На один миг водворилось молчание. И вот, как бы в ответ на его слова, выступил из толпы бородатый фабричный из столичных, Кирюк, видавший виды и особенно притесняемый Бобруковым.
— Как же, держи карман шире! Ишь ты, какой прыткий! Захотел больно многого, господин купец. Довольно этот Каин кровь пашу сосал. За каждую малость штрафами мучил, в гнилых камерах морил, детей наших, как щенят, гноил… Ладно же, и он получит по заслугам. Не мешай, купец… Докуда и тебе самому малую толику не влетело.
— Верно, верно, поостерегись, купец! — загудело в разных направлениях в толпе.

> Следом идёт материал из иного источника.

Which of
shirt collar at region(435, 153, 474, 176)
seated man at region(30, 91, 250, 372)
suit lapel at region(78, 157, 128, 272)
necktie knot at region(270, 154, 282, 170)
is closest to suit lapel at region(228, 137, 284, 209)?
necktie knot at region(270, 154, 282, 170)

— Мы ему, собаке, законные требования выставляли, — снова с особым жаром подхватил Кирюк, — мы у него фортки да вентиляции в сушильнях просили вделать да двери поплотнее из камеры в камеру приладить, чтобы, значит, вредные пары из зараженных отделений в здоровые не проникали, а он что на это ответил? В полицию дал знать, что красовские мутят, мол, бунтуют… А мы, ей-ей, ни одним глазом ни против Царя, ни против власти. Только что жизни просим, только что по-людски жить хотим…
Сила задумался на мгновение. Потом по его лицу пробежала тень. Спокойные глаза почернели, в них отразилась буря, переживаемая душой.
А кругом толпа уже гудела снова:
— Что его слушать, братцы?..' Чего стоите? Бросай в воду и вся недолга!
— Не сметь! — пронесся, подобно громовому раскату, крик Строганова, и в одну минуту он кинулся к рабочим, вырвал из их рук жертву, в одну минуту сорвал веревку с мешка и выпустил из него насмерть перепуганного Бобрукова.
Брань, женские визги, крики и проклятия повисли в воздухе. Толпа грозно надвинулась к самому Силе. Сжатые кулаки, исковерканные злобой лица замелькали пред молодым человеком. Все эти люди напоминали теперь хищное чудовище, из пасти которого только что вырвали намеченную им жертву.
— Каин Каина отбил, один другого стоит… Все они на один лад. Все жилы наши тянут… — слышались полные бешенства и злобы крики и вопли.
— Ишь ты, заступник какой!.. Видно, сам с ним заодно. Вот и его бы в мешок да в воду… А ну-ка, братцы, обоих то сподручнее будет, а? Неужто все им спускать, окаянным?
Последняя фраза особенно тонким фальцетом зазвенела в воздухе… Это была уже не простая угроза. Это был вызов, брошенный толпе. И толпа приняла его. С суровыми, побледневшими лицами притиснулись передние ряды к Силе, стараясь, не глядя на него, подвинуться к нему как можно ближе.